▶ [Selected text]:
A 1931 LA Times story puts the Mesa at 5803 instead of 5807. Not a big deal.

kencmcintyre on June 29, 2007 at 5:32 pm

Please change the address to 5807 Crenshaw. Thanks.

kencmcintyre on June 24, 2007 at 8:08 am

Fine with me, Joe. You’ll save me a trip down Crenshaw Boulevard.

Joe Vogel
Joe Vogel on June 23, 2007 at 8:52 pm

My source for the September, 1963 closure, April, 1964 fire, and July, 1965 demolition of the charred ruins is an article in the Crenshaw area paper, the News-Advertiser, of July 18, 1965. Pick up a pdf scan of it from the L.A. Library. There’s a barely legible picture of a wall about to get whacked with a big ball.

kencmcintyre on June 23, 2007 at 4:53 pm

I should point out that MESA stated on 9/1/02 that he saw films at the Mesa from 1956 to 1970. As the theater was supposed to be demolished in 1965, MESA is either talking about a different theater or has simply misremembered the dates he attended. If he is correct, I would wonder when the actual demolition date was.

kencmcintyre on June 23, 2007 at 4:51 pm

Here is a church ad from the LA Times dated 11/17/28:


Services in Angeles Mesa Lodge Room, 5805 Angeles Mesa Drive, adjoining the West Coast Mesa Theater. Rev. Jesse W. Ball, in charge.

▶ [Given request]: Resume the comment thread about the Mesa theater, picking up right after its last line. The material has nothing to do with the comment thread about the Mesa theater.

▶ [Data extract]:
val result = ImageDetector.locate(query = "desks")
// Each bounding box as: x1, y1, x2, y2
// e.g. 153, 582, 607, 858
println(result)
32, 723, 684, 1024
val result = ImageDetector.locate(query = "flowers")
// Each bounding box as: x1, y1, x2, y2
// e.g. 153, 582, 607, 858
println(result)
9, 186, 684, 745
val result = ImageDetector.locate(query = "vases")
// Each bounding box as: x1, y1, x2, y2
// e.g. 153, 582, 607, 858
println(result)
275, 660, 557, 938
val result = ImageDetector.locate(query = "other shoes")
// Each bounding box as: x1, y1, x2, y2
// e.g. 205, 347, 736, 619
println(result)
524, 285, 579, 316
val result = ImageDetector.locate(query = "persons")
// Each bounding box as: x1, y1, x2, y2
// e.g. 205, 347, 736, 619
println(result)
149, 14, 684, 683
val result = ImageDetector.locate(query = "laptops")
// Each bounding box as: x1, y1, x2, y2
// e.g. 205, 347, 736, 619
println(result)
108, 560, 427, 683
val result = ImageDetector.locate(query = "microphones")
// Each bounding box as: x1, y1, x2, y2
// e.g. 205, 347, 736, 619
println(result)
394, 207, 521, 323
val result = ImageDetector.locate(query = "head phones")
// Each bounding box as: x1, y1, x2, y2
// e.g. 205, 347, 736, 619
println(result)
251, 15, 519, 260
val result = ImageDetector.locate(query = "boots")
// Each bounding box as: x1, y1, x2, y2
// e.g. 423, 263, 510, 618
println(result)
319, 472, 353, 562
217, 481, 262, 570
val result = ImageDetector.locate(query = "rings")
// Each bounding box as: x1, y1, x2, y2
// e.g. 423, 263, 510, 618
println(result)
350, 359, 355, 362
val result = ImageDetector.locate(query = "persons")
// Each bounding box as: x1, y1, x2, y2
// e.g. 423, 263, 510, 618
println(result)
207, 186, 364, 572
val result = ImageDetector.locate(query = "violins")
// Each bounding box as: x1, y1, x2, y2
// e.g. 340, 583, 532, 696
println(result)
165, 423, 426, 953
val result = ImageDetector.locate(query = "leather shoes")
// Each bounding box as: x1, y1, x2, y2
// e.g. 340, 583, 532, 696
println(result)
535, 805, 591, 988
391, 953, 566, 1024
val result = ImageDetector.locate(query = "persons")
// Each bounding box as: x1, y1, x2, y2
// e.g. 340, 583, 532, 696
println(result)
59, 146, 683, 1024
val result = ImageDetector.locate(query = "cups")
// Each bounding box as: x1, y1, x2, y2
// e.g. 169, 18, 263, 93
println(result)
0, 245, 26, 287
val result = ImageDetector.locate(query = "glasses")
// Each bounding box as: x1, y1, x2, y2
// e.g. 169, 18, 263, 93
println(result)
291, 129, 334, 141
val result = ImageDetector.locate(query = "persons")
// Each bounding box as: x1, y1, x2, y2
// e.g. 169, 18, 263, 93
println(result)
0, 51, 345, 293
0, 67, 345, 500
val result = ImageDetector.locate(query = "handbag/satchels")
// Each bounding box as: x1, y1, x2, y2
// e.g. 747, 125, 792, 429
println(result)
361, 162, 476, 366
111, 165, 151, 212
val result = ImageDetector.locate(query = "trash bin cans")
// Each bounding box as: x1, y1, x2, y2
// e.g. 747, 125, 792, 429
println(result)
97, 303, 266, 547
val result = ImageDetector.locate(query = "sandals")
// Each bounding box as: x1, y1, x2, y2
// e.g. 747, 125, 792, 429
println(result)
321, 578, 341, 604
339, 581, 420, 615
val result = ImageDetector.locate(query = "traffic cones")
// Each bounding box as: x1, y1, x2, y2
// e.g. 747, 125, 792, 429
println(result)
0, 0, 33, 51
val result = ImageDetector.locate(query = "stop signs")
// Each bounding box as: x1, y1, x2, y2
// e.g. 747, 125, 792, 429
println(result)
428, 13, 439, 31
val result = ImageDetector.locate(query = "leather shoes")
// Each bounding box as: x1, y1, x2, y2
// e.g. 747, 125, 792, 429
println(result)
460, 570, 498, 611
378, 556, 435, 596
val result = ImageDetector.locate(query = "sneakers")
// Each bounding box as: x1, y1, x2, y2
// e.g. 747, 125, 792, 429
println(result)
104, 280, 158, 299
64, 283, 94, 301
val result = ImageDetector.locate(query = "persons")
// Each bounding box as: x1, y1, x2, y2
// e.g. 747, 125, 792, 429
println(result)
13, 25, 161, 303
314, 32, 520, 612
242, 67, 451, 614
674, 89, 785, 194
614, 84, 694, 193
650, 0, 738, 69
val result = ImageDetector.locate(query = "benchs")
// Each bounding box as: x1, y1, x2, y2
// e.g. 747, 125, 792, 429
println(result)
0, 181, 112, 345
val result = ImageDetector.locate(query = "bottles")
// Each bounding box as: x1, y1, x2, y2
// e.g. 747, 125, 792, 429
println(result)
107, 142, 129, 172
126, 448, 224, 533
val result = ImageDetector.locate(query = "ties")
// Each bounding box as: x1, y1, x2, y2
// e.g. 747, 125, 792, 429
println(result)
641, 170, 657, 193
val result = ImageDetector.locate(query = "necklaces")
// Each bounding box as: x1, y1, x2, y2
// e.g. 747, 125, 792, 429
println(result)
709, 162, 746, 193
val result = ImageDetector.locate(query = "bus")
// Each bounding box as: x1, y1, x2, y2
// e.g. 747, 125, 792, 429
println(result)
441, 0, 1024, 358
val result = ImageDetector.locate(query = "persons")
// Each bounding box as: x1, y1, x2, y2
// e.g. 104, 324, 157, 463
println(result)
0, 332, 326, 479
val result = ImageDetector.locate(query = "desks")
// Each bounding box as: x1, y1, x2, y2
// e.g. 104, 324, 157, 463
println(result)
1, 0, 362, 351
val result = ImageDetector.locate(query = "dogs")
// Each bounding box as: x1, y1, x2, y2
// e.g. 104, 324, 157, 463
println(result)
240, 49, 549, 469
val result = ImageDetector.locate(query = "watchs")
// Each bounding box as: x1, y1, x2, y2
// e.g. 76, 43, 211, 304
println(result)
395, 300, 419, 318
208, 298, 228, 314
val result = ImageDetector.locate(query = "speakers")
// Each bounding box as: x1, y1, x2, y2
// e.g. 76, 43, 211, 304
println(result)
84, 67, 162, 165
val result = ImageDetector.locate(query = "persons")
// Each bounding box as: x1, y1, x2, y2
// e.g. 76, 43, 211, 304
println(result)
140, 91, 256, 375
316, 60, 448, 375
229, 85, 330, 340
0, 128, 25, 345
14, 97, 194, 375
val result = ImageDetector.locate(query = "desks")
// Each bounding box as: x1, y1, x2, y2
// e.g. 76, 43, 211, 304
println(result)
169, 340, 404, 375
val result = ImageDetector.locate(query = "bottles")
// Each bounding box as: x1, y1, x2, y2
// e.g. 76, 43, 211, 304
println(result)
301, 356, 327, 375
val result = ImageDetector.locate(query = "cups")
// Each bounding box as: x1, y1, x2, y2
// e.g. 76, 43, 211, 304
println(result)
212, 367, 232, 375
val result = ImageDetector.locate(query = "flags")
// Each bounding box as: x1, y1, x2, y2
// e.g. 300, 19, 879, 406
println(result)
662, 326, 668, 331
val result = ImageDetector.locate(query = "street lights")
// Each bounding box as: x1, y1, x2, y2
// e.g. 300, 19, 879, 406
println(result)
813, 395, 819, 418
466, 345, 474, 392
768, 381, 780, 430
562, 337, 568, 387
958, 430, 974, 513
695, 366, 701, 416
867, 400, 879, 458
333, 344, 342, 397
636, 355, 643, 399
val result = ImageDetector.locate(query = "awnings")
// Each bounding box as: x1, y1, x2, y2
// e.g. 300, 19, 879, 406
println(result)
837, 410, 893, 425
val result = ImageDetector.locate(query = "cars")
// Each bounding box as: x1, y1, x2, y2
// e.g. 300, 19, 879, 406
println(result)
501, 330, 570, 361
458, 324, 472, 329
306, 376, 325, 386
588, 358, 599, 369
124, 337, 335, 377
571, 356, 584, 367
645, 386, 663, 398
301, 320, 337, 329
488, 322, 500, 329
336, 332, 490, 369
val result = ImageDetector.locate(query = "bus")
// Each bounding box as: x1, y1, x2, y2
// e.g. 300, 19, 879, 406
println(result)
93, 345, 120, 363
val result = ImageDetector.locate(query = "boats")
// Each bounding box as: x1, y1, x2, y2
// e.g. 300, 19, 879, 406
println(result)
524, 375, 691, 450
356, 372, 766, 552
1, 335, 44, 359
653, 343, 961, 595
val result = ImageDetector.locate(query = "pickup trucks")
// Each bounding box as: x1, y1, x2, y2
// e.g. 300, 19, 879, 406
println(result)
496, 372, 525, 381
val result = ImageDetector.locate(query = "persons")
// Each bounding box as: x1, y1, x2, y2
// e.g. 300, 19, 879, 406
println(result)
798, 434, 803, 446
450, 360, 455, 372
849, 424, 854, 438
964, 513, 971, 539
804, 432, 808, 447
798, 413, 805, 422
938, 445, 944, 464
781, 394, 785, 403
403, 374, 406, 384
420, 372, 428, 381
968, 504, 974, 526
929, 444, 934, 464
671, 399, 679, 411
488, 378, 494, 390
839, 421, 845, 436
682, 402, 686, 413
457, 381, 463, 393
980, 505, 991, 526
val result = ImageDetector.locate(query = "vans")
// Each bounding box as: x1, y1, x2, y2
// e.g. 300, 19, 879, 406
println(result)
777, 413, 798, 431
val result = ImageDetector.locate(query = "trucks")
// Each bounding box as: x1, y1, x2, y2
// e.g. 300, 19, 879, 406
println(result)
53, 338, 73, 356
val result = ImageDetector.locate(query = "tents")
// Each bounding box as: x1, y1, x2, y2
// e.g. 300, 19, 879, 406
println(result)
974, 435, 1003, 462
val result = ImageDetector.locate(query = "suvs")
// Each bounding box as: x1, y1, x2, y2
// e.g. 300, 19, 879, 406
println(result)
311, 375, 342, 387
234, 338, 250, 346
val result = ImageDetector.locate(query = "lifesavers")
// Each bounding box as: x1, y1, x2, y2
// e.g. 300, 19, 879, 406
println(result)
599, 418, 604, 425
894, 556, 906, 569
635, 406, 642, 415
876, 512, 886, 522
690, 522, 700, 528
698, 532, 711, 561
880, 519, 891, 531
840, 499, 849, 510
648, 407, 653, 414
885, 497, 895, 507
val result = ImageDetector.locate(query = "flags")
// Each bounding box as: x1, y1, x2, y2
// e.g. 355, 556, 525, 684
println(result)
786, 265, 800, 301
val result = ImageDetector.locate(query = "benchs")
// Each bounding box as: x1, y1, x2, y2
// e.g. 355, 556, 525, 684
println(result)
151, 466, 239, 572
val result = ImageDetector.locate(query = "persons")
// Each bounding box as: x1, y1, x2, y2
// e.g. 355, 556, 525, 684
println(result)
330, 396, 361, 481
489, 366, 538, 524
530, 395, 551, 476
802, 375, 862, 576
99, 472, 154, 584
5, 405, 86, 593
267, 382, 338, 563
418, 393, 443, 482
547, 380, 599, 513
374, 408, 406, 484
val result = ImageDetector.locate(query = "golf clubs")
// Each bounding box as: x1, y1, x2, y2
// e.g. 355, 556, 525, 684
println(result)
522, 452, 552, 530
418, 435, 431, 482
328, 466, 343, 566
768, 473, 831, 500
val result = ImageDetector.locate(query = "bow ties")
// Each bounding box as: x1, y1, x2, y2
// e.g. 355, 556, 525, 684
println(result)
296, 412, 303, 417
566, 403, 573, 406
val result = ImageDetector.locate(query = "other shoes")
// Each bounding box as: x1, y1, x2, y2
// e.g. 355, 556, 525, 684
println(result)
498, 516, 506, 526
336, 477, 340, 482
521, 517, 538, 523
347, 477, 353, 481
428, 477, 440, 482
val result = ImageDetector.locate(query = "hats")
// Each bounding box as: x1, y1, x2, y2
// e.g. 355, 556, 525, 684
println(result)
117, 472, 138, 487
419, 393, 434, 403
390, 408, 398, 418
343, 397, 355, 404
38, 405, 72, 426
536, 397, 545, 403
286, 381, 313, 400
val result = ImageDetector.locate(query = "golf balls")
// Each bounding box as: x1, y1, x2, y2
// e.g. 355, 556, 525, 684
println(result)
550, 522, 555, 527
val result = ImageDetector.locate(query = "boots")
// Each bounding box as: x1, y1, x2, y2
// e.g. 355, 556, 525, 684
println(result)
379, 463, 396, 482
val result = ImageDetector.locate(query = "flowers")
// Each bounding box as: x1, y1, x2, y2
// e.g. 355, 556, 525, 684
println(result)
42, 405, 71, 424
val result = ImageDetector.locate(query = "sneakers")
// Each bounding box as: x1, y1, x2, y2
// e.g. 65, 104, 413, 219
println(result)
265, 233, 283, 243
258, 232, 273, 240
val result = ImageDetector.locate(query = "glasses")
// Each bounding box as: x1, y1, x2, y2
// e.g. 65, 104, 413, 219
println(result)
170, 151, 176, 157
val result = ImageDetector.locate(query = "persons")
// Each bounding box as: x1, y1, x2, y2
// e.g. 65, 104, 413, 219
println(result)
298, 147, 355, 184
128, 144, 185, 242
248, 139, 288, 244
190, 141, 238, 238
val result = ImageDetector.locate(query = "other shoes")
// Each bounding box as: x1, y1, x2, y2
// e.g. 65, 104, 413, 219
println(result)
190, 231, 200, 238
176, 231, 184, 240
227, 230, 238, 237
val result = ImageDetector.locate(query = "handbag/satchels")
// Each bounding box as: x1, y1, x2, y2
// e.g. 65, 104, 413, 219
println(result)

▶ [Final result]:
Another article dated 11/5/31 desribes a robbery of the Mesa Theater at Slauson and Crenshaw Avenues. I think we can safely change the address to 5807 Crenshaw. It also means that I have to go back down that street as I previously found nothing at 8507.

kencmcintyre on June 23, 2007 at 3:37 pm

Badabing. LA Times in 1961 advertises the Mesa at 5807 Crenshaw.

noloss36 on June 23, 2007 at 3:34 pm

If there remains any confusion, the Mesa was located at Crenshaw and Slauson. I lived above it as described in previous commnts regarding this theater, dated 1/10/2004 above.

Joe Vogel
Joe Vogel on June 23, 2007 at 2:50 pm

The Times was right. The Mesa was at Crenshaw and Slauson in the Angeles Mesa district of Los Angeles. Crenshaw and Manchester is in Inglewood. I think the address of 8507 must be wrong. Slauson would be 58th Street if it were numbered, so maybe the first two numbers of the address got transposed when this page was set up?

kencmcintyre on June 23, 2007 at 2:30 pm

In 1947, the LA Times advertised a Mesa Theater at Crenshaw and Slauson. I used Lost Memory’s tip on previous name searches, and came up empty. As the Mesa listed here was at Crenshaw and Manchester, this may have been an error on the part of the Times.

JAlex on September 6, 2006 at 2:51 pm

The Mesa’s Morton organ is currently in a residence in Portage (Kalamazoo), Michigan.

kencmcintyre on September 25, 2005 at 2:54 pm

Here is a picture, courtesy of the LA Library. The library database says that Crenshaw Boulevard was previously called Angeles Mesa Drive. I did not know this.

Joe Vogel
Joe Vogel on December 3, 2004 at 7:14 pm

The Mesa was closed in September of 1963. A fire damaged the building in April of 1964, and it was demolished in 1965.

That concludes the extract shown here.